## MATERIAL FOR THIS EXERCISE
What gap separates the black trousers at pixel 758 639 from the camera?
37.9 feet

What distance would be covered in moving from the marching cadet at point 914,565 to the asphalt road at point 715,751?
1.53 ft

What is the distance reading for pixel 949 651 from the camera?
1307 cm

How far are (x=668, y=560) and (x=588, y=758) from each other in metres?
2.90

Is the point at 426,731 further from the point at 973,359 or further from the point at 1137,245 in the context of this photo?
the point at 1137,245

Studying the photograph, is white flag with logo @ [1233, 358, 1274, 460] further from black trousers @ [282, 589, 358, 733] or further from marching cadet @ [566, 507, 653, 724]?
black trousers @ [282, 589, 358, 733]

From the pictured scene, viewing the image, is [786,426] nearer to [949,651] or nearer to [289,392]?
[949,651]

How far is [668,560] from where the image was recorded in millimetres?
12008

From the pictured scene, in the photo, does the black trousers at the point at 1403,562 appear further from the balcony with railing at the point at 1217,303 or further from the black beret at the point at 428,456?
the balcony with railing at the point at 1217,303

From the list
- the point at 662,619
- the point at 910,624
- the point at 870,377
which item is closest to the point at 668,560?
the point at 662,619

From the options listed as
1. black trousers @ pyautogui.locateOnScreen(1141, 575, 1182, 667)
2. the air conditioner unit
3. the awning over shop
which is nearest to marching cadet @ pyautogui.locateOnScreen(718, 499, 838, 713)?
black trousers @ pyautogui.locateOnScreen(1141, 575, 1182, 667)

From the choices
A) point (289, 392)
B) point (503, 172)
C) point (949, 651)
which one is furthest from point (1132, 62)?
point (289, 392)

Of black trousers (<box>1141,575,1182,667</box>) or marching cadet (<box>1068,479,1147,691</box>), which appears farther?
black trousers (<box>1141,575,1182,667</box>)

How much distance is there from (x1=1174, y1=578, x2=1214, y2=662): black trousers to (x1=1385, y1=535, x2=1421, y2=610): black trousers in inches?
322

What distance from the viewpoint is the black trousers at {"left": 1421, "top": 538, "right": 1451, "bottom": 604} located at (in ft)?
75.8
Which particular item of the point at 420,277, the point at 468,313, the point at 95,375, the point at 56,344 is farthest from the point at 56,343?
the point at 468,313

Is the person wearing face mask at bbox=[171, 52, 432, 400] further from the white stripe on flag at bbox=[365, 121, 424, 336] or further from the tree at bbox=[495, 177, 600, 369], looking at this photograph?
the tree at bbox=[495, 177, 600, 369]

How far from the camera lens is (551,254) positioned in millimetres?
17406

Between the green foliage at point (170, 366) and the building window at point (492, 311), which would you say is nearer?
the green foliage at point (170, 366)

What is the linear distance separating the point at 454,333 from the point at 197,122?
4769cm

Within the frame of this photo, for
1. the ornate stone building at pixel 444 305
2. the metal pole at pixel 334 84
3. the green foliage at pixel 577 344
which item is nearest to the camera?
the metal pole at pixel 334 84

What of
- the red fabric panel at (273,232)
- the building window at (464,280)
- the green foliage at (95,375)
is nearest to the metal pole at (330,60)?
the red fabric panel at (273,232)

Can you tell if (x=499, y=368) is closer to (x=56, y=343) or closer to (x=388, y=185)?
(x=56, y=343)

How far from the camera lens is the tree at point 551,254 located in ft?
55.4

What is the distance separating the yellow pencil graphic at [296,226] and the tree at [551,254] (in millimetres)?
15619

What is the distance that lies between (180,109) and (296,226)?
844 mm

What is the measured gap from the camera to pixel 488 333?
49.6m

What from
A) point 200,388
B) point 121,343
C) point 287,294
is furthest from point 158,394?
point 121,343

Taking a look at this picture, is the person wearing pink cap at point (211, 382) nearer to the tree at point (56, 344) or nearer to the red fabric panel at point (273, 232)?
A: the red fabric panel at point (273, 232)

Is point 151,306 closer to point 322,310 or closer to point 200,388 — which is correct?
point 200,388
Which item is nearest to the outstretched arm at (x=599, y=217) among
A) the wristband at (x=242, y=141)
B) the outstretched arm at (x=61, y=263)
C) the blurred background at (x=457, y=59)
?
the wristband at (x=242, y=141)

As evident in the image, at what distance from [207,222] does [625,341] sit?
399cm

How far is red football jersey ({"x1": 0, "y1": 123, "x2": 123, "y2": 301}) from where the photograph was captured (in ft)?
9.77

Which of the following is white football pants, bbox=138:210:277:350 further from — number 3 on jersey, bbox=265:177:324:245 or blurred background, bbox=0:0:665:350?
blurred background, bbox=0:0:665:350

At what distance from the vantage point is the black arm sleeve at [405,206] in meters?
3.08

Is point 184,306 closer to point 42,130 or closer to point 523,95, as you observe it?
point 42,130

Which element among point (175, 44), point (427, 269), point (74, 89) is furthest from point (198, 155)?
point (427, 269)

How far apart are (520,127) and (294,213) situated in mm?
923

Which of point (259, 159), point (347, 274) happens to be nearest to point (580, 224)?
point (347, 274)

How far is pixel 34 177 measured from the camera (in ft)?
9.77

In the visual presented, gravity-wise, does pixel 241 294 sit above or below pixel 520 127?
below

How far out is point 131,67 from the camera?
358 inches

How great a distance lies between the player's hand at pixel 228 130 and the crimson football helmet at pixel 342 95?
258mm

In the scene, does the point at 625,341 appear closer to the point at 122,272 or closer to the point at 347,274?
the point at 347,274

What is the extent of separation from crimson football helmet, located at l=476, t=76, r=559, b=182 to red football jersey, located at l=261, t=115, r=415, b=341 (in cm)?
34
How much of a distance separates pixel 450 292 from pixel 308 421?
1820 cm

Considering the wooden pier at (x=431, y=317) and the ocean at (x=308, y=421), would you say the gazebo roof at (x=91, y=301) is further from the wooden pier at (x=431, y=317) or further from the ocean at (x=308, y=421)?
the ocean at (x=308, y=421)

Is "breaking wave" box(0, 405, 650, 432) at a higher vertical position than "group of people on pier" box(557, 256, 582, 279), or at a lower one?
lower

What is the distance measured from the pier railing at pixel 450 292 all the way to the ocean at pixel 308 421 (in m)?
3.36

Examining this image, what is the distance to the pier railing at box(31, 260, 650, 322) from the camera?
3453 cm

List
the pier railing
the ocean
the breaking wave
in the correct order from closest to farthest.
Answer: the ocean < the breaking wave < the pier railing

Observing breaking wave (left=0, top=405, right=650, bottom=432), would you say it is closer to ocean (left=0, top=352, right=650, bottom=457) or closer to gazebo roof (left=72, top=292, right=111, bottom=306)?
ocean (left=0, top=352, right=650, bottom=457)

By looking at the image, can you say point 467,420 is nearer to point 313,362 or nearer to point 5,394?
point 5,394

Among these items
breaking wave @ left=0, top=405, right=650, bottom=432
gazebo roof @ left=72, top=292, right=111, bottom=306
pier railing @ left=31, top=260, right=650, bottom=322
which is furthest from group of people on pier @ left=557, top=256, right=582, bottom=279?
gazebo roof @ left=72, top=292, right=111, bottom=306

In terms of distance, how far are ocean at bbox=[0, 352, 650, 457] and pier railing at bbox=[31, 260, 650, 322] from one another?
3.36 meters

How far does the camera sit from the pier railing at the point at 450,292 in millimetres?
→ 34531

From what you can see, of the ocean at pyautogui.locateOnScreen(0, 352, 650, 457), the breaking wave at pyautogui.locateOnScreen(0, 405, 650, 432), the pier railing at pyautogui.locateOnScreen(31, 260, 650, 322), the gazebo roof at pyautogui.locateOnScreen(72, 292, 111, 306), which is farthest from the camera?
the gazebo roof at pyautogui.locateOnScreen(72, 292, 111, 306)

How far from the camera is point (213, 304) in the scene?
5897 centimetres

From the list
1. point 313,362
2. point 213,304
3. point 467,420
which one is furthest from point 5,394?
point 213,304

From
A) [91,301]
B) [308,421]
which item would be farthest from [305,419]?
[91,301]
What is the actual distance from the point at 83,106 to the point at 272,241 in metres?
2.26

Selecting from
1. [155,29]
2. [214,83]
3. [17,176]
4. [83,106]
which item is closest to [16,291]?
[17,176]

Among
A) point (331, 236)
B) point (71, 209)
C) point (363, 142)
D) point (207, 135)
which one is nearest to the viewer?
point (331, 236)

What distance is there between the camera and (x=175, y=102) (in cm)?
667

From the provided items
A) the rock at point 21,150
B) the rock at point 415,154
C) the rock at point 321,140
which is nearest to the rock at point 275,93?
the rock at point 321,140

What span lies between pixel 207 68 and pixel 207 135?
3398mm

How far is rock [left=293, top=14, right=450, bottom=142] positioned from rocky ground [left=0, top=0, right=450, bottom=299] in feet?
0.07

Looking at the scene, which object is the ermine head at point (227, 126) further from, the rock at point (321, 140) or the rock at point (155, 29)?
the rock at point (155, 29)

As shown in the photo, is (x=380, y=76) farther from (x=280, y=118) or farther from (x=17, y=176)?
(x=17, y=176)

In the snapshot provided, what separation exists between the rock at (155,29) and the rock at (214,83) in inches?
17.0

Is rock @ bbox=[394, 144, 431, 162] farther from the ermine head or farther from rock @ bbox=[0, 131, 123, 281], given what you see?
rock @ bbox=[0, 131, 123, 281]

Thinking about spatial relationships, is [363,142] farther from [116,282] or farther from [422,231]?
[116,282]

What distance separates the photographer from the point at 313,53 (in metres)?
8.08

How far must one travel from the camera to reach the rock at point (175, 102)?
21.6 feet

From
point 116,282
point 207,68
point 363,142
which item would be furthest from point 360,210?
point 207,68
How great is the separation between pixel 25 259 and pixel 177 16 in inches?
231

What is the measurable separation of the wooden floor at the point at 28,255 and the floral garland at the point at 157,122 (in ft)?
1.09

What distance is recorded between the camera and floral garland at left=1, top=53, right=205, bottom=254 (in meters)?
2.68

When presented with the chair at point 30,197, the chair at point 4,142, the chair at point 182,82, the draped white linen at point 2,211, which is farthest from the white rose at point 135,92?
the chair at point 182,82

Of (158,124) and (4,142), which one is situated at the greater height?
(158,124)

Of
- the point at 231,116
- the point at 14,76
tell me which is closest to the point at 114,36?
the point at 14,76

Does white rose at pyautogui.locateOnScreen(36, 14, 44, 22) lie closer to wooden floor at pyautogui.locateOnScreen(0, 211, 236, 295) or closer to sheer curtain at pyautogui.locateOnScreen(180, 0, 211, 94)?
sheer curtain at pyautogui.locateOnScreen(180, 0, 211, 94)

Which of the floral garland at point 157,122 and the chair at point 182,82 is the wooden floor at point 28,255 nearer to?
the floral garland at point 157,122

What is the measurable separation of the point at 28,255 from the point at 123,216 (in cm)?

## GOAL
Transcribe exactly the line containing "As shown in" and all remaining lines of the material, ending with the last one.

## REPLY
As shown in the photo, is (x=380, y=76) farther from (x=280, y=118) or farther from (x=17, y=176)?
(x=17, y=176)

In the snapshot provided, what separation exists between the rock at (155,29) and the rock at (214,83) in inches?
17.0

Is rock @ bbox=[394, 144, 431, 162] farther from the ermine head or farther from rock @ bbox=[0, 131, 123, 281], given what you see?
rock @ bbox=[0, 131, 123, 281]

Thinking about spatial relationships, is [363,142] farther from [116,282] or farther from [422,231]?
[116,282]

What distance separates the photographer from the point at 313,53 (in metres)?
8.08

How far must one travel from the camera to reach the rock at point (175, 102)?
21.6 feet

From
point 116,282
point 207,68
point 363,142
which item would be furthest from point 360,210?
point 207,68
How great is the separation between pixel 25 259 and pixel 177 16 in inches?
231

What is the measurable separation of the wooden floor at the point at 28,255 and the floral garland at the point at 157,122 (in ft)?
1.09

What distance is recorded between the camera and floral garland at left=1, top=53, right=205, bottom=254 (in meters)?
2.68

When presented with the chair at point 30,197, the chair at point 4,142, the chair at point 182,82, the draped white linen at point 2,211, which is farthest from the white rose at point 135,92?
the chair at point 182,82

Of (158,124) and (4,142), which one is situated at the greater height?
(158,124)

Of
- the point at 231,116
- the point at 14,76
tell me which is closest to the point at 114,36?
the point at 14,76

Does white rose at pyautogui.locateOnScreen(36, 14, 44, 22) lie closer to wooden floor at pyautogui.locateOnScreen(0, 211, 236, 295) or closer to sheer curtain at pyautogui.locateOnScreen(180, 0, 211, 94)?
sheer curtain at pyautogui.locateOnScreen(180, 0, 211, 94)

Which of the floral garland at point 157,122 and the chair at point 182,82 is the wooden floor at point 28,255 nearer to?
the floral garland at point 157,122

What is the measurable separation of the point at 28,255 from the point at 123,216 (in cm)?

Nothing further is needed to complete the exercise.